Skewer: An adapter trimmer for paired-end NGS reads, known for its speed and efficiency. Skewer is a versatile adapter and quality trimming tool that aims to identify and remove sequencing adapters efficiently. It is particularly useful for handling data generated from Illumina platforms.
PEAR: PEAR stands for Paired-End reAd mergeR and therefore it was mainly designed for merging overlapping paired-end reads, but PEAR can also perform quality trimming.
SeqPurge: A tool that combines read trimming with adapter removal and can handle various sequencing platforms.

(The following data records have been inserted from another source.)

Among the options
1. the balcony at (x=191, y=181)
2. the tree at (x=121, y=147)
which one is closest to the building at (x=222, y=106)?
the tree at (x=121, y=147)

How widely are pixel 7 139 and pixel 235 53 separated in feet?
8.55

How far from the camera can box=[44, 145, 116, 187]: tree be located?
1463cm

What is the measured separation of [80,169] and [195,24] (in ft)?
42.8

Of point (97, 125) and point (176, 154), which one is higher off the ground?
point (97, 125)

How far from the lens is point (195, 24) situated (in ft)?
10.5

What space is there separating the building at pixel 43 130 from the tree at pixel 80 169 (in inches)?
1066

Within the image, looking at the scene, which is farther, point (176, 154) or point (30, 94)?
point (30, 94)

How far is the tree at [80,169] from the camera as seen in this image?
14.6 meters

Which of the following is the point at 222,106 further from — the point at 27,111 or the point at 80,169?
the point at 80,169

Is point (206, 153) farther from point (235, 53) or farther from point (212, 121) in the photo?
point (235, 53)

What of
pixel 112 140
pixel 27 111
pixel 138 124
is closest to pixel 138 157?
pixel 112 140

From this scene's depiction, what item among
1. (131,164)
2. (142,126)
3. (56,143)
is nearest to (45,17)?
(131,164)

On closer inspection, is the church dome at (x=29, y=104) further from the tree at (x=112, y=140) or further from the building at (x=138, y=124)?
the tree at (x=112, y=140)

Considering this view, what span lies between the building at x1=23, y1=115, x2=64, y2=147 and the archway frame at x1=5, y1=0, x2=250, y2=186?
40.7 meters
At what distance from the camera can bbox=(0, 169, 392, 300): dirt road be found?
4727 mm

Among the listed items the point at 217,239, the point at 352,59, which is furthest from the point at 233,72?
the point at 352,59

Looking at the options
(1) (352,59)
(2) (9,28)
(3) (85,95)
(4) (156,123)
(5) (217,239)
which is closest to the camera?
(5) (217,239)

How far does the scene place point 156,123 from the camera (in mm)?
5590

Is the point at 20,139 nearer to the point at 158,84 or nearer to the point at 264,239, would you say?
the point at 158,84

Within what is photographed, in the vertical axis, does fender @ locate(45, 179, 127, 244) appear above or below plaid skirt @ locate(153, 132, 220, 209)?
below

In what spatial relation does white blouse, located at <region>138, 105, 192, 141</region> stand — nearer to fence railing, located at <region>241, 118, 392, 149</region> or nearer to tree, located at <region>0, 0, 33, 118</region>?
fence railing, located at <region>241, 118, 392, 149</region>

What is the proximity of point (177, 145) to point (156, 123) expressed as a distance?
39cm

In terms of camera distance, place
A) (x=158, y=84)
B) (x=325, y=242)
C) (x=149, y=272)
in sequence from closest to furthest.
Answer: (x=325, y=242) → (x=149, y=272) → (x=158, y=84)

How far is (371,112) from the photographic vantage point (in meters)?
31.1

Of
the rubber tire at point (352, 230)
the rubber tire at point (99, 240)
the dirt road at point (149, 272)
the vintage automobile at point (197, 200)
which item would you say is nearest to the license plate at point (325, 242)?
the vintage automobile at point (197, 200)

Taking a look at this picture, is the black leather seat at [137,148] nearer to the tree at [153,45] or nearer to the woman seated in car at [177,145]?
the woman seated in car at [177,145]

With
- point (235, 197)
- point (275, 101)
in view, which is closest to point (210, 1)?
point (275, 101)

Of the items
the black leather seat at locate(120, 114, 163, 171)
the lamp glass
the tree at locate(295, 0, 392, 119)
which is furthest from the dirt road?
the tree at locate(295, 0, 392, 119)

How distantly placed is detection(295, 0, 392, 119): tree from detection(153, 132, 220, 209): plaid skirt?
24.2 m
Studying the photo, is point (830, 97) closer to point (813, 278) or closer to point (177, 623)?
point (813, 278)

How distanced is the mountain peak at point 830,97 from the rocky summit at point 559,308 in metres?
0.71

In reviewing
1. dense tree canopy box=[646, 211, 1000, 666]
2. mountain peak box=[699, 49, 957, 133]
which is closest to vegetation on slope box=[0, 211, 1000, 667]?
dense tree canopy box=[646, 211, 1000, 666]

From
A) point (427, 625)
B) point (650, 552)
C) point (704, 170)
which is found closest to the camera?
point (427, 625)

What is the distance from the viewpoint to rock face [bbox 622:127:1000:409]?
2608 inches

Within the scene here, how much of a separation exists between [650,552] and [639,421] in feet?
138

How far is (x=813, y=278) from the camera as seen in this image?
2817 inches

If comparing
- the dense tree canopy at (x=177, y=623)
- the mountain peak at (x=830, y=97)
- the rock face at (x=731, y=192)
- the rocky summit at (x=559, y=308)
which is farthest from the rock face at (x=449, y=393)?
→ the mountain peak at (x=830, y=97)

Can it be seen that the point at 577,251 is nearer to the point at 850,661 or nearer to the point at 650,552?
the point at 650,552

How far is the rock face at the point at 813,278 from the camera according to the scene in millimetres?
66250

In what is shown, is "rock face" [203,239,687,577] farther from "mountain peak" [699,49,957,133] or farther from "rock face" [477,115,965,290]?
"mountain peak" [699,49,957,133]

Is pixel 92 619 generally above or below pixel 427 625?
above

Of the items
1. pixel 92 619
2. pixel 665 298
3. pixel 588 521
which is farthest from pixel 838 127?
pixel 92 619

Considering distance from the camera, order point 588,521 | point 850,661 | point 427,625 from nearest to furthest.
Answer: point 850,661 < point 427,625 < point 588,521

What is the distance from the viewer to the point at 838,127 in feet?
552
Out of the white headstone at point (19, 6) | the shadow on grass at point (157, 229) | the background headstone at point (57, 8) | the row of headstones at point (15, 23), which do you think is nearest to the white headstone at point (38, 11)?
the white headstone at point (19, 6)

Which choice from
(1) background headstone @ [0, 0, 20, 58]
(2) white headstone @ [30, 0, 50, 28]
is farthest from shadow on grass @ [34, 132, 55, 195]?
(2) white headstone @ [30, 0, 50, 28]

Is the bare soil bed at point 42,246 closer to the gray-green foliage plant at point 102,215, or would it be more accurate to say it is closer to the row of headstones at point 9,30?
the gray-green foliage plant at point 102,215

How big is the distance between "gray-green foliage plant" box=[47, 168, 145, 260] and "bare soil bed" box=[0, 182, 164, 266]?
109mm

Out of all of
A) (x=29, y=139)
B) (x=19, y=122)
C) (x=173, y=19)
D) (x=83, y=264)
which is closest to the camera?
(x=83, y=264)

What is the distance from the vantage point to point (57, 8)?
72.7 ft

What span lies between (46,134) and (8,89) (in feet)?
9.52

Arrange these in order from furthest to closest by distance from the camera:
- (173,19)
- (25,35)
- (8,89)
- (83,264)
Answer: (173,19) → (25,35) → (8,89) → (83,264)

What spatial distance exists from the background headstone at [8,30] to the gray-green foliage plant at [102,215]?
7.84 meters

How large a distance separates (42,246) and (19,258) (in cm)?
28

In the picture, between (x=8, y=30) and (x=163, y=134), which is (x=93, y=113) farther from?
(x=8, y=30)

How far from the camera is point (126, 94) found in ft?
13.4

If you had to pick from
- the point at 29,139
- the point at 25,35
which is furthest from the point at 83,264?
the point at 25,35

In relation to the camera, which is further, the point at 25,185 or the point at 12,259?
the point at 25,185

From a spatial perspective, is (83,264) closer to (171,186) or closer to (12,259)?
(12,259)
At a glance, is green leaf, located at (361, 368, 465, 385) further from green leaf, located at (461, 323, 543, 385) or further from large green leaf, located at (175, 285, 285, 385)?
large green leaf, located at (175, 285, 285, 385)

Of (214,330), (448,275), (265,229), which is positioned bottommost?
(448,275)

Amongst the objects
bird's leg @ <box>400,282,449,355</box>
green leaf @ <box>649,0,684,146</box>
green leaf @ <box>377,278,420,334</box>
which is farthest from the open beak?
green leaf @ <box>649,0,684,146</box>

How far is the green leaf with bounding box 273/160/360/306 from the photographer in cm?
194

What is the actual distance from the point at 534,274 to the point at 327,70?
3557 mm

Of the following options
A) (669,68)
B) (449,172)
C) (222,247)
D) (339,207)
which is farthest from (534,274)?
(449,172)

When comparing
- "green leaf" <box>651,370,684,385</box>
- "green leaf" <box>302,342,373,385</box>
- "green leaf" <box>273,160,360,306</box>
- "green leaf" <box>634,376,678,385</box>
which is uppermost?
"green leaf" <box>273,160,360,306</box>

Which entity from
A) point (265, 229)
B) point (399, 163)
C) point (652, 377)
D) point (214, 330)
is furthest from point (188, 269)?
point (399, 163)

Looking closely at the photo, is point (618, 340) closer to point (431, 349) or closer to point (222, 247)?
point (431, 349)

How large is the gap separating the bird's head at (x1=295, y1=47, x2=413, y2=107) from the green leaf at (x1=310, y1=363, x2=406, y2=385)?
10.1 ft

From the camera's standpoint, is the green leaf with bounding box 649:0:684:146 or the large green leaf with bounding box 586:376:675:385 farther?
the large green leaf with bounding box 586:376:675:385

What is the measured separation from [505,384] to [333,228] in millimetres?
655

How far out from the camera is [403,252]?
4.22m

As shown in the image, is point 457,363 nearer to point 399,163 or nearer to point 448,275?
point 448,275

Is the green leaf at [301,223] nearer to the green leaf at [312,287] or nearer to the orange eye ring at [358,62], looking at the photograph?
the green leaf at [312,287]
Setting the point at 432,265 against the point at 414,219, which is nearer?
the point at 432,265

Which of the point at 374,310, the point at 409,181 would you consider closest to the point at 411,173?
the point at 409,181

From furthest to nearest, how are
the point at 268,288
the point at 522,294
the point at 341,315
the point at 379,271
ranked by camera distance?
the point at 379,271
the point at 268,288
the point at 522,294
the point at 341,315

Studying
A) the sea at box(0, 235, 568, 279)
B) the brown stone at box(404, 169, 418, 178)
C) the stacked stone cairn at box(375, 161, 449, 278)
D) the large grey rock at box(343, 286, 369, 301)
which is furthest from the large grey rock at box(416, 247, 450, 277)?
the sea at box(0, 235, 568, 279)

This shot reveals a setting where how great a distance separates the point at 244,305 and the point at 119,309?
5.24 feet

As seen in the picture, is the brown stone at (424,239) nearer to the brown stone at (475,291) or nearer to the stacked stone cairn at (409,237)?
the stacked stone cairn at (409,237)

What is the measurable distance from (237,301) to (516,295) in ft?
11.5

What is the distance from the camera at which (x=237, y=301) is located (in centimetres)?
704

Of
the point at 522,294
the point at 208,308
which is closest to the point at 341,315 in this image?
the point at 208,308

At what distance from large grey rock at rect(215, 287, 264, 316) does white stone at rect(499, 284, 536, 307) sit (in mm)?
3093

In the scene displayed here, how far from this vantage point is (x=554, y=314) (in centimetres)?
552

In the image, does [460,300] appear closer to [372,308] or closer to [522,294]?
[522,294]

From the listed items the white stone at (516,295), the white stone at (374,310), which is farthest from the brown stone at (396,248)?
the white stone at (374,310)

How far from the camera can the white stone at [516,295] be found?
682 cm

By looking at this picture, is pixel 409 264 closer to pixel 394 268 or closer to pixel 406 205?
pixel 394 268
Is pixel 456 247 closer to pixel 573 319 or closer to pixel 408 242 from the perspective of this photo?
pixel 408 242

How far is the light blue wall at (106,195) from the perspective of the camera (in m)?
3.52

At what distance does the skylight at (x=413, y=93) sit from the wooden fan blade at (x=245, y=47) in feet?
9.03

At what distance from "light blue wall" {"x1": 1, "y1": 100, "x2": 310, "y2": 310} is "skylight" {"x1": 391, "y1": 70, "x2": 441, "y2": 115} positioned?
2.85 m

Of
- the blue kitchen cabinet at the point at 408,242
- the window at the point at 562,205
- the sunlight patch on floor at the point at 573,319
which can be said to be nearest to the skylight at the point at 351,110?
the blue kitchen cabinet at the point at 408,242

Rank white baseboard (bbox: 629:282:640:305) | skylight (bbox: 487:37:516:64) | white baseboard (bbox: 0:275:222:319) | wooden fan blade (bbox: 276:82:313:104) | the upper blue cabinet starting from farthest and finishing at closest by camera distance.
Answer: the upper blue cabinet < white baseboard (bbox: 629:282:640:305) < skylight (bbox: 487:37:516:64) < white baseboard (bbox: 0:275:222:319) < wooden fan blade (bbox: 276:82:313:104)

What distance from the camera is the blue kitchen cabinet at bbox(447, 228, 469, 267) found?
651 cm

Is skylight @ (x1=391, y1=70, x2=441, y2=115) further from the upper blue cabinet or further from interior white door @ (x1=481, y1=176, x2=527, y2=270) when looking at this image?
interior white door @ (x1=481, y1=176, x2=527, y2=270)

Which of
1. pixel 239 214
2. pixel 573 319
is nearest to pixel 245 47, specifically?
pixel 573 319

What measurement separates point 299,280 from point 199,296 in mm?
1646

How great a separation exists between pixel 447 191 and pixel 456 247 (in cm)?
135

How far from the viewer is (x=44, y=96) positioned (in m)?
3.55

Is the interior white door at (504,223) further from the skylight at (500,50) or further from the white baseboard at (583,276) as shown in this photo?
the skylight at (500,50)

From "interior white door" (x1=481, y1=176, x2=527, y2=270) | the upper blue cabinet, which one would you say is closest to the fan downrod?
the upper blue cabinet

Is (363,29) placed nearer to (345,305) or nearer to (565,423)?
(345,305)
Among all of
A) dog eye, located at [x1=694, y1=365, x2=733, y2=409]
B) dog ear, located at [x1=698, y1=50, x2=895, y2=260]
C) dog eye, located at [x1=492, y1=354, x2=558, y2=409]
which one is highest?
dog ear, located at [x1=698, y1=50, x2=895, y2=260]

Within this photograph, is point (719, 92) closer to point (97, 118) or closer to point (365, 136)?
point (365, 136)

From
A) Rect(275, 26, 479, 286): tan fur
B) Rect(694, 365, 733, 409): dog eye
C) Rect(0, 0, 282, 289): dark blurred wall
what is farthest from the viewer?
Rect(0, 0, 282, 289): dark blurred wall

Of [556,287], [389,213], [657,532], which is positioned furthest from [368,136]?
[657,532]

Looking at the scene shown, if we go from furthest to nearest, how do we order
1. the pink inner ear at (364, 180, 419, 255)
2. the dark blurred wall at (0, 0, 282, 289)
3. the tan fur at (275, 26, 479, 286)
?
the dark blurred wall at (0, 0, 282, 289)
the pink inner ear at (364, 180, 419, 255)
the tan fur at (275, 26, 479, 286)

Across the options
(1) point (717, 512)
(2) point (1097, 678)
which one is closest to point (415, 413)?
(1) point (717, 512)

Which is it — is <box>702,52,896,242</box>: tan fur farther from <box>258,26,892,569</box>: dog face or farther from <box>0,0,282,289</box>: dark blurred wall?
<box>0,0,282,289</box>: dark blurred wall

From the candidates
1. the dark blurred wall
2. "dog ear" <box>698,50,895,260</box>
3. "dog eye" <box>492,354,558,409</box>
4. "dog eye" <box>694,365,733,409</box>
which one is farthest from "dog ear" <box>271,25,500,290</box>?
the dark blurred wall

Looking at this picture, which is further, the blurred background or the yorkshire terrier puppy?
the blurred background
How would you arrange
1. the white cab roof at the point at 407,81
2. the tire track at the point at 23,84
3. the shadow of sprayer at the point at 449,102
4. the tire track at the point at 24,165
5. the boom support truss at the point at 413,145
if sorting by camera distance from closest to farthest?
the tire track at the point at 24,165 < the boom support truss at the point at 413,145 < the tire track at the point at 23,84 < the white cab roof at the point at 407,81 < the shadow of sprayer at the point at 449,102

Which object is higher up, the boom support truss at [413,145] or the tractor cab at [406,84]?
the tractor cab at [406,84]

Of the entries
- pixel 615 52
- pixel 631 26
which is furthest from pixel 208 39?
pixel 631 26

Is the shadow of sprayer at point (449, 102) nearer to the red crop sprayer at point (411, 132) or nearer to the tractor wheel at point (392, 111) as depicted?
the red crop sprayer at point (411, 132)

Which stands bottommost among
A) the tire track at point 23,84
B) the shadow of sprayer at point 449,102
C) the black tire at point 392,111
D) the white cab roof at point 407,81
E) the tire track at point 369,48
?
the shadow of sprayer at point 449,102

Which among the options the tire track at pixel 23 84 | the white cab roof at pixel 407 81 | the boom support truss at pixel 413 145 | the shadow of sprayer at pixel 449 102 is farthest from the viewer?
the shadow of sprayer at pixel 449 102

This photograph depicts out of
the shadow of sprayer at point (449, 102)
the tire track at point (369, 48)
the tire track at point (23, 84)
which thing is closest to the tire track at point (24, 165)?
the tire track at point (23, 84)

Fastp is a fast and user-friendly tool that performs quality control, adapter trimming, and read filtering. It generates comprehensive HTML reports with QC metrics, providing an easy way to assess the quality of the data. Fastp is known for its speed and memory efficiency, making it a popular choice for large datasets.
AdapterRemoval As the name suggests, AdapterRemoval is specifically designed for adapter trimming and quality filtering. It can work with both single-end and paired-end data and includes features like support for mismatched adapters and adapter merging.
Needless to say that selection of tool will depend on the specific needs of your analysis, the type of sequencing data, nature of the contaminants or artifacnts present in the data and obviously what od you prefer CLI or GUI solution among other parameters.